Dumbfounded by what they’d just seen, Lan Lian and the others could only gape at one another. Once the smell of gunpowder had dissipated, the melodious sound of flowing water beguiled their ears; a flock of sparrows numbering in the hundreds came on the air, rising and falling like a dark cloud. They settled with a loud fluttering sound on tamarisk bushes, bending the pliant branches like fruit-laden trees. Waves of bird-talk enlivened the sandy ridges. To that was added the gossamer voice of Yingchun:
“What was that for? Why shoot dead wolves?”
“Is that your damned attempt to take credit for this?” Lan Lian thundered. “You didn’t kill those wolves, my donkey did.”

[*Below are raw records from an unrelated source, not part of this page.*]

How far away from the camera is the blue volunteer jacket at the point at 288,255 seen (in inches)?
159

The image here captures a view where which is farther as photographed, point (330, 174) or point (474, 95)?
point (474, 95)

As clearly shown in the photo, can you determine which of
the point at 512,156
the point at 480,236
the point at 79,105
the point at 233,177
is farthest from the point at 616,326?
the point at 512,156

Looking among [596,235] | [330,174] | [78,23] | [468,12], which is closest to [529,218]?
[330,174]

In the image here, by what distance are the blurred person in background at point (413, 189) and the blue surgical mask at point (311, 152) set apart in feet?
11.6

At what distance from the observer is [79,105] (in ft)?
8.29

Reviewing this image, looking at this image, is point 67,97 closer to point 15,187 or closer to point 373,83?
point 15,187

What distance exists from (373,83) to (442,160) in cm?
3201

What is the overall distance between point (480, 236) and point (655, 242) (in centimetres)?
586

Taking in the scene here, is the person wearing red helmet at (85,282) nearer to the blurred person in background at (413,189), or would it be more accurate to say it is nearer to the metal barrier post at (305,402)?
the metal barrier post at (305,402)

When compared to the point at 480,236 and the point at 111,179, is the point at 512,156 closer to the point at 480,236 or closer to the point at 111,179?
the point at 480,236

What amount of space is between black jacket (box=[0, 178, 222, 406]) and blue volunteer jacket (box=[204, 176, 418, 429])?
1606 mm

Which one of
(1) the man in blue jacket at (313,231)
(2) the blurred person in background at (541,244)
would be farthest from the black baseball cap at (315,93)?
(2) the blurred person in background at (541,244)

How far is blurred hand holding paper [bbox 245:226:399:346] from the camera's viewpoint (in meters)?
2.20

The leader of the hunting team took two brand-new notes and tucked one under my reins, the other under Huahua’s.
“Do you really think you can shut me up with money?” Lan Lian said, spitting mad. “That’s not going to happen!”
“Take back your money,” Han the stonemason said. “Our donkeys killed those wolves, and we’re taking them with us.”
The hunter smirked.
“Good brothers,” he said, “with one eye open and the other shut, everyone wins. You could plead your case until your lips were chapped, and no one would believe that your donkeys were capable of doing that. Especially now that one’s head has been blown open and the other’s belly has a gaping bullet hole.”